Misal, geçenlerde çok sevdiğim ve saygı duyduğum arkadaşım, eski CHP milletvekili Aykan Erdemir ve yine CHP çevresinden genç ve başarılı strateji danışmanı Cenk Sidar Washington Post için Türkiye’de tutuklu gazetecilerin durumunu anlatan gayet düzgün ve iyi niyetli bir yazı kaleme aldı.
Ne var ki yazıda tutuklular kafilesine yeni eklenen Die Welt muhabiri Deniz Yücel’e ve sevgili dostlarım Ahmet Şık ve Kadri Gürsel’e yer verilirken, Cemaat’e yakın tek bir isim yoktu. Örneğin, tam iki yıldır hapiste çürüyen ve eşi kahrından düşük yapan, Mehmet Baransu’dan söz edilmiyor.

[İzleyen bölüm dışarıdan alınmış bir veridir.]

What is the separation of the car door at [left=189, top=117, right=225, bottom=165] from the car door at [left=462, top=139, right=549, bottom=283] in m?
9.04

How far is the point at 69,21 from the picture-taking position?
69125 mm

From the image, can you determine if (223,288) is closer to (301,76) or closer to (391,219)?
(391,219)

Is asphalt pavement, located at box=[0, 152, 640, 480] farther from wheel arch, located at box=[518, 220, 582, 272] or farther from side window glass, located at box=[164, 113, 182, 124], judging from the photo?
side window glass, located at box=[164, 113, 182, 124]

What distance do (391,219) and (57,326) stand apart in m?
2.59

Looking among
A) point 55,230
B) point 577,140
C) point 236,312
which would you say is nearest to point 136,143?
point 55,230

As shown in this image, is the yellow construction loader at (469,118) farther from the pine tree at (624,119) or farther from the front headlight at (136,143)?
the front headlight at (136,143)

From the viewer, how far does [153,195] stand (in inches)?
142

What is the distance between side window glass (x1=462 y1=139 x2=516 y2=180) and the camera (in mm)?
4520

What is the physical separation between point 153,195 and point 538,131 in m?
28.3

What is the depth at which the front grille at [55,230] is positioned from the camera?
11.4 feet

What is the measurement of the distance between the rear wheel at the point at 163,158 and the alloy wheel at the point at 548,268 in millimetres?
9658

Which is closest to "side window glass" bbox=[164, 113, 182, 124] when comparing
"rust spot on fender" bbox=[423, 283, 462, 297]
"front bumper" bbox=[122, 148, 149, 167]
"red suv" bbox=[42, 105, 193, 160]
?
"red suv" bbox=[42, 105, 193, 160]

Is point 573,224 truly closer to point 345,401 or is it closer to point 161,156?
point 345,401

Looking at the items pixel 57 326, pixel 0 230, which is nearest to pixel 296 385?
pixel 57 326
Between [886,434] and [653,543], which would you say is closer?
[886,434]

Hadi Baransu’nun el üstünde tutulduğu günlerdeki ergence celallenmeleri, aymazca tehditleri antipati yarattı. Ya Nazlı Ilıcak, Şahin Alpay, Ayşenur Parıldak, Ali Bulaç, Hidayet Karaca, Ahmet Turan Alkan ve saymadığım daha niceleri? Yazı falan yazmayan, uluslararası ödülleri bulunan Zaman gazetesinin görsel yönetmeni Fevzi Yazıcı’nın ismini zikreden var mı peki?
Çoğumuz daha ziyade kendimize yakın gördüklerimizi ve elbette her türlü desteği hak eden, daha ziyade sol, liberal tandanslı mağdurlara omuz veriyoruz.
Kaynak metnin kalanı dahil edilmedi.